Lanzmann concludes with a recitation, accompanied by an on-screen list, of
the trainloads of Jews that arrived in Sobibor during the 18 months of its
operation. About 250,000 people died in the camp, which was divided into
two units, one for slave labor and one for extermination. They came
primarily from Poland, the Netherlands and the Soviet Union. 
>
>Mr. Lerner was a teenager when he arrived in September 1943. He had been
deported from the Warsaw ghetto and had managed to escape from eight
different camps. "What did you tell the Germans who captured you?" Mr.

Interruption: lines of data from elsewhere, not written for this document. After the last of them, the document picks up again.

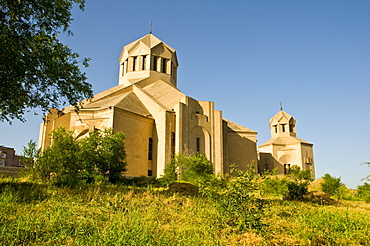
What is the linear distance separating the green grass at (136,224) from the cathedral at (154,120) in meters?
13.1

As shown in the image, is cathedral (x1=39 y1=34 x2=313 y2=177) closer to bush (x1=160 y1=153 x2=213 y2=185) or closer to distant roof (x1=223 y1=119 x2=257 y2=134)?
distant roof (x1=223 y1=119 x2=257 y2=134)

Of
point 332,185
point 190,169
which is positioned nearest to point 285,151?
point 332,185

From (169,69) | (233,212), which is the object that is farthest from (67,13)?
(169,69)

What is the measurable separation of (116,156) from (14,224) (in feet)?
26.6

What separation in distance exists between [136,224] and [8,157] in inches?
1109

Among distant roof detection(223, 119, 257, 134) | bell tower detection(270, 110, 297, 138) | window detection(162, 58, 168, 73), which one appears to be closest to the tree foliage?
distant roof detection(223, 119, 257, 134)

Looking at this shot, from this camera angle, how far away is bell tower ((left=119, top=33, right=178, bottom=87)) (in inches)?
1144

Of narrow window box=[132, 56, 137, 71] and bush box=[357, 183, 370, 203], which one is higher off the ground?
narrow window box=[132, 56, 137, 71]

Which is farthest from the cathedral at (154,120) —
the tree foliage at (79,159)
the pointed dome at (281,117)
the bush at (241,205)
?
the bush at (241,205)

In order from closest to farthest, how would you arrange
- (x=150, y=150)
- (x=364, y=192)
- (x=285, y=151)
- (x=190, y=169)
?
(x=364, y=192)
(x=190, y=169)
(x=150, y=150)
(x=285, y=151)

Lanzmann asks him, wondering why Mr. Lerner's captors did not kill him on
the spot. "The truth," he replies with a shrug, unable to explain his
extraordinary luck. Eventually Mr. Lerner was taken to Minsk, where he was
interned with a group of Soviet prisoners of war, all Jews, who impressed
him with their discipline and sense of order. It was these soldiers —
in particular an officer named Alexander Petchersky — who organized
the revolt of Sept. 14.
>
>Like "Shoah," "Sobibor," which will be shown at the New York Film Festival
tonight and is to open at Lincoln Plaza Cinemas tomorrow, derives some of
its power from the straightforwardness of its technique. In the first half,
Mr. Lerner's voice is accompanied by color film of the landscape he
describes. We see Warsaw and Minsk as bustling modern cities where the past
is visible in the shape of monuments.
>
>"Museums and monuments," Mr. Lanzmann argues in a director's note that
appears on screen at the start of the film, "institute oblivion as much as
remembrance." His own documentary method, juxtaposing the voices of
survivors with images of train tracks, quiet forests and dilapidated,
silent camp buildings, brings the experience as close to the present as
possible — which means that it also takes account of the unbridgeable
chasm between the present and the past.
>
>In his note Mr. Lanzmann writes that "justice must be done to a dual
legend, the one claiming that the Jews allowed themselves to be led to the
gas chambers without any premonitions or suspicions and that their death
was comfortable, and the other claiming that they put up no resistance to
their executioners." Mr. Lerner makes clear that nobody expected to leave
Sobibor alive. Two previous uprisings had failed, and the Red Army officers
immediately set about forming a committee to plan a third one.
>
>Nothing Hollywood might devise could be as nerve-rackingly suspenseful as
the second half of "Sobibor," in which Mr. Lanzmann simply trains his
camera on the face of Mr. Lerner, a stout, middle-aged man with bushy
sideburns and a slight twitch in one corner of his mouth, and lets him
talk. Mr. Lerner speaks Hebrew, which is translated first into French by an
off-camera interpreter and then into the English of the subtitles, but as
his story gathers momentum, the language barrier seems to drop away.
>
>It helps that Mr. Lerner is an engaging raconteur who still seems amazed
at the facts of his own life. Recalling how he killed a German guard with
an axe, he says, "I split his skull completely, as if I'd been a
specialist, doing it all my life." And then he turns pale with an emotion
he identifies, when pressed, as joy, but which seems like something
unspeakably more complex. 
>
>And similarly, the feelings that this simple, deeply intelligent movie
produces — of horror, admiration, hope and grief — are as hard
to name as they are to dispel.
>
>SOBIBOR, OCTOBER 14, 1943, 4 P.M.
>
>Written and directed by Claude Lanzmann; in Hebrew and French, with
English subtitles; directors of photography, Caroline Champetier and
Dominique Chapuis; edited by Chantal Hymans and Sabine Marnou; released by
New Yorker Films. Running time: 95 minutes. This film is not rated. Shown
tonight at 6 at Alice Tully Hall, Lincoln Center, as part of the 39th New
York Film Festival. 
>
>WITH: Yehuda Lerner.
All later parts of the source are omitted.